··· TEXT PASSAGE ···
Hi,
I’m fairly new to stan, R and Bayesian, so sorry if my mistake is very rudimentary.
I’m ‘attempting’ to estimate a hierarchical model in rstan, but I’m receiving the following error messages when attempting to executing the sampling:
'[1] "Error in sampler$call_sampler(args_list[[i]]) : ’
and,
'[2] “Exception: []: accessing element out of range. index 6 out of range; expecting index to be between 1 and 0; index position = 1alpha (in ‘model126678353ad_Varying_Slope_Model_NoCov’ at line 31)”
Here is the model:
data {
int N; //number of participants
real behaviour[N]; //outcome
int respondent[N]; //vector of respondent IDs
real prevalence[N]; //predictor
int K; //number of respondents
}
parameters {
real alpha[K]; //respondent intercepts
real beta_prevalence[K]; //respondent slopes
real sigma[K]; //respondent variance
real alpha_top; //pooled intercept
real<lower=0> alpha_sigma; //pooled intercept variance
real beta_p_top; //pooled slope
real beta_p_sigma; //pooled slope variance
}
model {
for(i in 1:N) {
int aRespondent;
aRespondent = respondent[i];
behaviour[i] ~ normal(alpha[aRespondent] + beta_prevalence[aRespondent]*prevalence[i], sigma[aRespondent]);
}
alpha ~ normal(alpha_top, alpha_sigma); //priors
beta_prevalence ~ normal(beta_p_top, beta_p_sigma); //priors
sigma ~ normal(0,2); //priors
alpha_top ~ normal(0,2); //hyperpriors
beta_p_top ~ normal(0,2); //hyperpriors
alpha_sigma ~ normal(0,2); //hyperpriors
beta_p_sigma ~ normal(0,2); //hyperpriors
}
generated quantities {
real alpha_overall;
real beta_p_overall;
alpha_overall = normal_rng(alpha_top, alpha_sigma);
beta_p_overall = normal_rng(beta_p_top, beta_p_sigma);
Does anyone know if i’ve made a silly coding error?
What values do you have for N and K and what values does the respondent vector contain?
This makes me guess you have K=0
Hi @jtimonen,
N contains values 1 to 41756
K contains values 1 to 4646
‘respondent’ is an id variable with values 1 to K
@jtimonen
You were right regarding the K=0.
The code used to create my data list in R reads:
data ← list(behaviour=behaviour, prevalence=prevalence, N=length(behaviour), respondent=respondent, K=nlevels(as.factor(PRINT_DATA_1_IMP_LONG_NoNaN$respondent_id)))
Originally the code was devoid of the ‘as.factor’ function, so the ‘nlevels’ function wasn’t picking up the number of levels.
Strangely, its now producing a similar error message, but it now states that respondent values must be be less than or equal to 4143.
···
__WORK TASK 1__. In the Stan forum thread, what function was originally missing from the R code, which kept `nlevels` from counting the levels?
__WORK TASK 2__. Continue the Stan forum thread from the point where it stops.
··· SUPPLIED INFORMATION ···
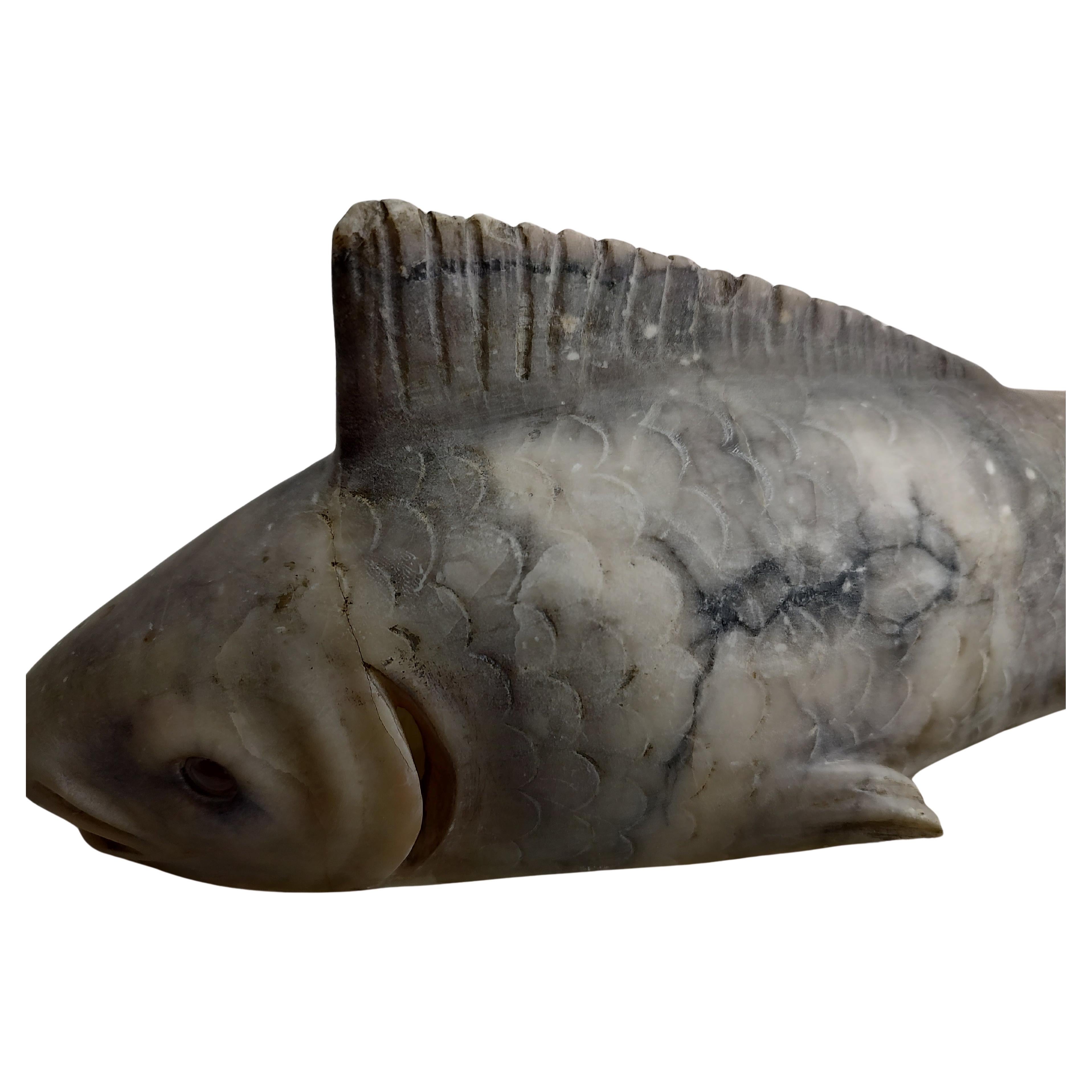 Fabulous Fisch Nachtlicht Tischlampe. Aus Alabaster in zwei Teilen geschnitzt. Der Fisch sitzt in einer geschnitzten, wiegenartigen Form und hält sie fest. Inline-Schalter und wenn er leuchtet, leuchten die Augen der Fische rot. Der Sockel wurde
···
__RESPONSE AREA 1__. The `as.factor` function.

__RESPONSE AREA 2__.
Exception: model1267eb17627_Varying_Slope_Model_NoCov_namespace::model1267eb17627_Varying_Slope_Model_NoCov: respondent[i_0__] is 4144, but must be less than or equal to 4143 (in ‘model1267eb17627_Varying_Slope_Model_NoCov’ at line 15)
The first thing to do is to check the data that’s being passed to Stan. What do you get when you run in R:
length(behaviour)
length(prevalence)
length(respondent)
nlevels(as.factor(PRINT_DATA_1_IMP_LONG_NoNaN$respondent_id))
Oh and range(respondent)
would probably be good to check as well
They should be only one integer so you probably mea N=41756 and K=4646? But you want to print their values to check what you are actually passing to Stan.
I suspect your PRINT_DATA_1_IMP_LONG_NoNaN$respondent_id
contains only 4143 unique values, and then nlevels(as.factor()) for it is 4143. You can put
int<lower=1, upper=K> respondent[N];
to your model to make these things easier to catch
1 Like
@andrjohns @jtimonen I’ve added <lower=1, upper=k> and that appears to have done the trick. I encountered similar problems with ‘behaviour’ and ‘prevalence’ and this solution has worked for all.
Thanks for you help and solutions!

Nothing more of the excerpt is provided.